## Selection
Fundamentally, the nature of our economy is what makes it harder for working-class people to look after their health in the same way that those on high wages can. It’s not the normal worker who has the flexibility to take some time out of their day to go to a lunchtime gym class – it’s the executive and managerial level employees who have the freedom to do so. Likewise, overworked, exhausted people rely on convenience culture of (often unhealthy) microwavable or takeaway food. And convenience culture has a knock-on effect on climate change, producing more non-recyclable waste. Any policy measures to “empower lifestyle changes” are useless if they do not start from the premise that everyone deserves a decent wage and affordable housing without being asked to work every available hour of the day.
This also illustrates why the fight for flexible working from day one and a four-day week is so important. It can mark the start of a political movement in which we reclaim our leisure time from our bosses who expect us to work for them at any cost, regardless of what it means for our health and wellbeing or the planet. And we must always remember this flexibility is not utopian – it already exists for those at the top.
The unwillingness to challenge elites is evident in the Tory reluctance to raise money through taxation to increase public spending, which means that revenue for investment must come from somewhere else. And again, the Conservatives are turning on workers: at the same time as the government needs to recruit overseas workers to combat the shortage of doctors and nurses, immigrants will be charged twice to access the NHS – once through their National Insurance and tax contribution, then again through a health surcharge. An extension and increase of the health surcharge means that those who were asked to come here to staff our public services will be penalised for using them.
The Conservative Party will never restrict the freedom of corporations and those at the top of the economy to wreak havoc on communities in the interest of profit maximisation. Only a Labour government can start to unravel these power relations, which is the only way towards a path of true liberation.

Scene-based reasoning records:
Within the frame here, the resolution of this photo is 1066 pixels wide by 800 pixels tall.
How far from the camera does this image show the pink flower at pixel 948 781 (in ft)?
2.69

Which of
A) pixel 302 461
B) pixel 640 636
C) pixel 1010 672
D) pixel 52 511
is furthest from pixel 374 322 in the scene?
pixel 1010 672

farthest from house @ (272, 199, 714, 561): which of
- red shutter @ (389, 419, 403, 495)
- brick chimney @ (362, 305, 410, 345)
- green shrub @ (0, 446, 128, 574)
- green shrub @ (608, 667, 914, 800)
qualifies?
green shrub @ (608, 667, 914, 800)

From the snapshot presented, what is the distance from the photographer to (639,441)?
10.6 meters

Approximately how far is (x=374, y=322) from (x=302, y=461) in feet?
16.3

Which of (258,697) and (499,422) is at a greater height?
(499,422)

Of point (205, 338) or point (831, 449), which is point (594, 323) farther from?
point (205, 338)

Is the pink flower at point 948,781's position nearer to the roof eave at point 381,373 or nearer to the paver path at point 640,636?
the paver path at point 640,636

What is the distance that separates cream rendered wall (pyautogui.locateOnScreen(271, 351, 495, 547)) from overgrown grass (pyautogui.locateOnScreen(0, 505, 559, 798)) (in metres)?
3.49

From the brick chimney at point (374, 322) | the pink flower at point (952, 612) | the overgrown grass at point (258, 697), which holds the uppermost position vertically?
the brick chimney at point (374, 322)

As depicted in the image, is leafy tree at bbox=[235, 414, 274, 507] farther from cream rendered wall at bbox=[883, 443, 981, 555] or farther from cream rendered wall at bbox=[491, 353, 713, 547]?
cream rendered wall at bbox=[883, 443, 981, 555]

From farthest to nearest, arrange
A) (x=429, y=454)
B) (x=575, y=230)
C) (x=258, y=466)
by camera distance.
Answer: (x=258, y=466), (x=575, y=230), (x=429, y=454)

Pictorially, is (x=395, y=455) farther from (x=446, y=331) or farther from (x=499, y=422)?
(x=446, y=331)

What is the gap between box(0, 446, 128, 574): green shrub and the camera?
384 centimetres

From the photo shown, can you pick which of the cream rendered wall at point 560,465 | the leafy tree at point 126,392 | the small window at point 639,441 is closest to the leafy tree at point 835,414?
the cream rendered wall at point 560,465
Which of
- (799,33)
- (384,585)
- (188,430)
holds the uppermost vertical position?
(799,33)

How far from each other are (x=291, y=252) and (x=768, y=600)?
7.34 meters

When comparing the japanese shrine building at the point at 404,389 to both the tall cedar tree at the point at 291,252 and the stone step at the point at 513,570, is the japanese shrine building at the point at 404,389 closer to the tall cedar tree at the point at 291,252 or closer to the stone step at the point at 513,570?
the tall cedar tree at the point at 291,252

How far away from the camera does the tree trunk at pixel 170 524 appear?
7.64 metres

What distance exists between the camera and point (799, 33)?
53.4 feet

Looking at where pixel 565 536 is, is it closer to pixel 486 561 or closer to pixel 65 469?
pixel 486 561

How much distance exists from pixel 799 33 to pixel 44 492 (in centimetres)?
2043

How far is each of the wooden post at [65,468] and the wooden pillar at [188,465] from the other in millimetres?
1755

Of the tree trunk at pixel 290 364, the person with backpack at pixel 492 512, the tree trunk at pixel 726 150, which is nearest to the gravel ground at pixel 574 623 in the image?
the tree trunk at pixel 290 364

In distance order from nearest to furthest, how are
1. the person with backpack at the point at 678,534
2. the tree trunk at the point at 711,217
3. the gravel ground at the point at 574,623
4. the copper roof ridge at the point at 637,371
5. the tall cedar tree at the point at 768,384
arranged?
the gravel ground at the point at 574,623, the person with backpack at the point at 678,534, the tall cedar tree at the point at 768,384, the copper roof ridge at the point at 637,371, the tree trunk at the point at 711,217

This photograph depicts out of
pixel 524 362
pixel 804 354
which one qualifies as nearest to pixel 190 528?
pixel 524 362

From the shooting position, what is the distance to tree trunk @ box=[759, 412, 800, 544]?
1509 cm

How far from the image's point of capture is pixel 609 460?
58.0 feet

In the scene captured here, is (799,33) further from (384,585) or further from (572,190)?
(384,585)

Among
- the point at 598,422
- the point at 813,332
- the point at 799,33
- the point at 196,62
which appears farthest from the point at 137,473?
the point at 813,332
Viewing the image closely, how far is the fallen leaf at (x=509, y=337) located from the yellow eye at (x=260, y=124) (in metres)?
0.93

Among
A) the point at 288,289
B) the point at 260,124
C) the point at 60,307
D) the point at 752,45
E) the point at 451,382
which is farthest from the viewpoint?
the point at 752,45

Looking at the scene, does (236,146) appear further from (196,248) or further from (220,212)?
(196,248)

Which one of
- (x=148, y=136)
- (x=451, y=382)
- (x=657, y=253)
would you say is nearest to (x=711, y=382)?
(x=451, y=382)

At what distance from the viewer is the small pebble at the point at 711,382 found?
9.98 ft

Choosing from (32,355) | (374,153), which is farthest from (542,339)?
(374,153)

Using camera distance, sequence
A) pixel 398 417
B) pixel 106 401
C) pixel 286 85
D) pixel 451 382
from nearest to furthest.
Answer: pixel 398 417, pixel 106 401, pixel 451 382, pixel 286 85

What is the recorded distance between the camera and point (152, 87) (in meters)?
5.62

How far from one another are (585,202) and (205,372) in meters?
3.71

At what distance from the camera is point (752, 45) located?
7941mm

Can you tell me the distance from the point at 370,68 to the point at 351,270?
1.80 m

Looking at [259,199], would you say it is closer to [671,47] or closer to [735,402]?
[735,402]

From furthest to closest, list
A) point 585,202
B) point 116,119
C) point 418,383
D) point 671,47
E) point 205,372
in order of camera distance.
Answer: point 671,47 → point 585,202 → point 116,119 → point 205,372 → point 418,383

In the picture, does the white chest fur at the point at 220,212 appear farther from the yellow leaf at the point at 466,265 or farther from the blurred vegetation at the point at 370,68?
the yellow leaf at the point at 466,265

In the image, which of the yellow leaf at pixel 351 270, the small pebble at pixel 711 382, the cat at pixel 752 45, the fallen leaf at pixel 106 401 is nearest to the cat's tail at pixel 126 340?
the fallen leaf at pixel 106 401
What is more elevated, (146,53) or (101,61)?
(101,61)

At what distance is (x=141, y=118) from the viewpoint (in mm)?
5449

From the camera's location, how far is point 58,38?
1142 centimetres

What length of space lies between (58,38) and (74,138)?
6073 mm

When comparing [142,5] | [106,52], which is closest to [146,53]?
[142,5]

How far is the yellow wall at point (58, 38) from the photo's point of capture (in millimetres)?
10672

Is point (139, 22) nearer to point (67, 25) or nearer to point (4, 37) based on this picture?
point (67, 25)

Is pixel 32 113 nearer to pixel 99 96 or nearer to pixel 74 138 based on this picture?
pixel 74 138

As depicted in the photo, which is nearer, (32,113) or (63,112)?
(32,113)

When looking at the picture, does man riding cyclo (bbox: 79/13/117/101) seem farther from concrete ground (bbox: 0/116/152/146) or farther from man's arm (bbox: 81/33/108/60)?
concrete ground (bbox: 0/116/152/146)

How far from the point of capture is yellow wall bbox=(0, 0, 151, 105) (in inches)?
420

## Problems and tasks
• A. According to the passage on work and health, what are the two ways immigrants will be charged to access the NHS?
• B. The passage on work and health says bosses expect people to work for them at any cost, regardless of what it means for certain things. List those things.

## Answers provided
• A. Once through their National Insurance and tax contribution, and again through a health surcharge.

• B. Health, wellbeing, the planet